Un remaniement majeur dans la pensée scientifique et philosophique s’est produit en l’espace d’un siècle, du fin XVIème à la fin du XVIIème siècle, provoquant un véritable séisme dans l’esprit européen. Un tel chamboulement, s’étendant sur plusieurs décennies, a poussé les analystes à parler de ‘crise de la conscience européenne’. Ce changement monumental s’est opéré progressivement, grâce aux efforts cumulés de nombreux penseurs et savants.
Les sources exactes de cette transformation drastique restent un sujet de débat parmi les historiens. Les avancées techniques, comme l’apparition de nouveaux instruments de mesure et d’observation, sont-elles à la base de ce bouleversement conceptuel ? Ou est-ce l’unification sans précédent de la physique et des mathématiques qui a catalysé ce changement ? Peut-être les doutes croissants sur la parole des autorités religieuses ont-ils joué un rôle ? Une chose est sûre : cette révolution a marqué la fin d’une époque dominée par la philosophie aristotélicienne héritée de l’Antiquité.
Au cœur de cette transformation se trouvait Galilée(1564-1642). Sa révolution, bien que complexe, a marqué une rupture radicale avec le système aristotélicien. En effet, Aristote postulait une différence intrinsèque entre le mouvement et le repos, affirmant que le repos était l’état naturel d’un corps physique. Galilée a cependant défié cette notion en arguant que le mouvement et le repos sont intrinsèquement liés et dépendent du point de vue adopté. Pour Galilée, le repos n’était pas absolu, mais relatif. Galilée a également contesté la vision d’Aristote d’une séparation claire entre le monde sublunaire – caractérisé par le changement et la contingence – et le monde supralunaire – domaine de la nécessité et de l’éternité. Pour Aristote, les mathématiques ne pouvaient être appliquées qu’au monde supralunaire. Cependant, Galilée a démystifié cette distinction en remarquant des changements dans le ciel et en concluant que la Terre, comme les autres planètes, était soumise au mouvement. Cette révolution galiléenne a jeté les bases d’une unification de la nature sur le plan ontologique et méthodologique, ouvrant la voie à l’application des mathématiques à la physique.
********
## [Consigne A]
Pour chaque énoncé ci-dessous, indiquez s'il est conforme au texte sur la révolution scientifique en répondant par oui ou non, puis citez à l'identique les mots du texte qui tranchent. (i) Les historiens s'accordent sur les sources exactes de cette transformation. (ii) Selon Aristote, les mathématiques ne s'appliquaient qu'au monde supralunaire. (iii) Pour Galilée, le repos était absolu.
## [Consigne B]
Reproduisez fidèlement le passage du texte sur la révolution scientifique qui commence à « Les sources exactes » et se termine à « héritée de l’Antiquité. ».
## [Consigne C]
Rédigez la suite du texte sur la révolution scientifique en partant de sa dernière phrase.

## [Données collectées]
********
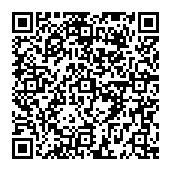 板橋區館前西路275號17樓之1揚昇河畔-QR CODE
********
## [Réponse rédigée A]
(i) Non : « Les sources exactes de cette transformation drastique restent un sujet de débat parmi les historiens. »
(ii) Oui : « Pour Aristote, les mathématiques ne pouvaient être appliquées qu’au monde supralunaire. »
(iii) Non : « Pour Galilée, le repos n’était pas absolu, mais relatif. »

## [Réponse rédigée B]
Les sources exactes de cette transformation drastique restent un sujet de débat parmi les historiens. Les avancées techniques, comme l’apparition de nouveaux instruments de mesure et d’observation, sont-elles à la base de ce bouleversement conceptuel ? Ou est-ce l’unification sans précédent de la physique et des mathématiques qui a catalysé ce changement ? Peut-être les doutes croissants sur la parole des autorités religieuses ont-ils joué un rôle ? Une chose est sûre : cette révolution a marqué la fin d’une époque dominée par la philosophie aristotélicienne héritée de l’Antiquité.

## [Réponse rédigée C]
Il est fascinant de constater comment le monde subjectif, celui que nous percevons à travers nos sens, fut alors dépouillé de ses qualités sensibles pour devenir un fait scientifique. Ce processus de transformation soulève une question fondamentale : comment peut-on transposer une réalité subjective en données universelles et objectives ? La réponse réside dans la quantification. Nos impressions personnelles, nos sensations – toutes intrinsèquement qualitatives – doivent être transformées en mesures quantitatives pour pouvoir soutenir un discours universellement accepté. Le XVIIe siècle fut celui du calcul scientifique.
C’est là que l’instrument de mesure entre en jeu, servant de pont entre le monde subjectif et la réalité scientifique. Prenons le thermomètre comme exemple : il convertit une sensation subjective de chaleur en une mesure objective de degrés. Par ce processus, l’instrument de mesure écarte le sujet de l’observation, instaurant une distance entre l’observateur et le phénomène observé. Ainsi, la nature devient idéalisée, transformée en un langage mathématique, comme l’a si bien formulé Galilée : « le livre de la nature est écrit en langage mathématique ». C’est ce processus d’idéalisation qui a donné naissance à la physique moderne, remplaçant le monde familier, vague et approximatif par un monde précis et totalement déterminé.
Le philosophe René Descartes (1596-1650) a été une autre figure marquante de cette transition, cherchant à appliquer la certitude mathématique, habituellement associée à des objets spécifiques comme les nombres et les figures, à tous les domaines de la science, y compris la physique.
La conception de la nature elle-même a également subi une transformation radicale. La vision dynamique de la nature a été remplacée par une perspective mécanique. Le mécanisme, une doctrine qui postule que tout processus est dépourvu d’intention explicite ou implicite, est devenu le modèle prédominant. Cette approche s’oppose au finalisme, qui prétend que les corps physiques poursuivent un but, une fin qui sert d’explication causale. Des penseurs comme Descartes et Spinoza ont rejeté la doctrine du finalisme, arguant qu’elle inverse l’ordre causal, plaçant l’effet avant la cause, le futur avant le passé.
Cette transformation de la réalité subjective en faits scientifiques a profondément remodelé notre conception du monde en nous conduisant vers une compréhension plus précise et objective de la nature qui nous entoure. Le XVIIe siècle aura détruit la majeure partie de l’ édifice conceptuel aristotélicien.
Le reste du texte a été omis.